### Description of the task
Among the records, which lines include "with"? List them.

Exercise data Start Marker

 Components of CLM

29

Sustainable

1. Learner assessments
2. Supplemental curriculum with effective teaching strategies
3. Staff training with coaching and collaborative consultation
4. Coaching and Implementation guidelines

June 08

Exercise data End Marker

### Your response
2. Supplemental curriculum with effective teaching strategies
3. Staff training with coaching and collaborative consultation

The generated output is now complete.